Routines are important with kids and as a stay at home mom, my child did have one. But she slept in bed with us till she was in elementary school and for us that worked well. She was also a deep sleeper and once she was asleep she was OUT…you could turn on the light, open and close dresser drawers, and she wouldn’t move. I think parenting is an individual choice and what works for one parent doesn’t work for another…we just all do our best!

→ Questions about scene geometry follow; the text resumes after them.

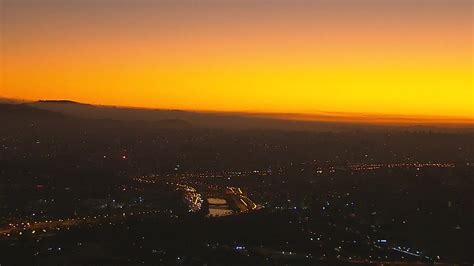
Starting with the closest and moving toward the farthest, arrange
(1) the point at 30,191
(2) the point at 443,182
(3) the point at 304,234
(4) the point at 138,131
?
(3) the point at 304,234 < (1) the point at 30,191 < (2) the point at 443,182 < (4) the point at 138,131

You are so right about that! You do the best you can, with what you have and try to give your kids everything. Currently, he sleeps most of the night in his crib, and around 3-5 AM he is up and in bed with us. But from 7 PM until then, it is a wonderful break from the day, and a way for me and the hubby to spend some time together. I love him being close to me though honestly, and I would let him sleep with us until he is ready to sleep in his room, but hubby says no because we need US time. I really do think it is up to the parent though.
I may need to use this schedule once Gwen is old enough to start “sleep training”. My others are in bed by 8:30-9 every night but I know this mama wont be getting much sleep with a newborn soon.
I agree. Being a parent, there is so much lost sleep
This is so true I still don’t get any sleep and my youngest is going to be 4 in september!!!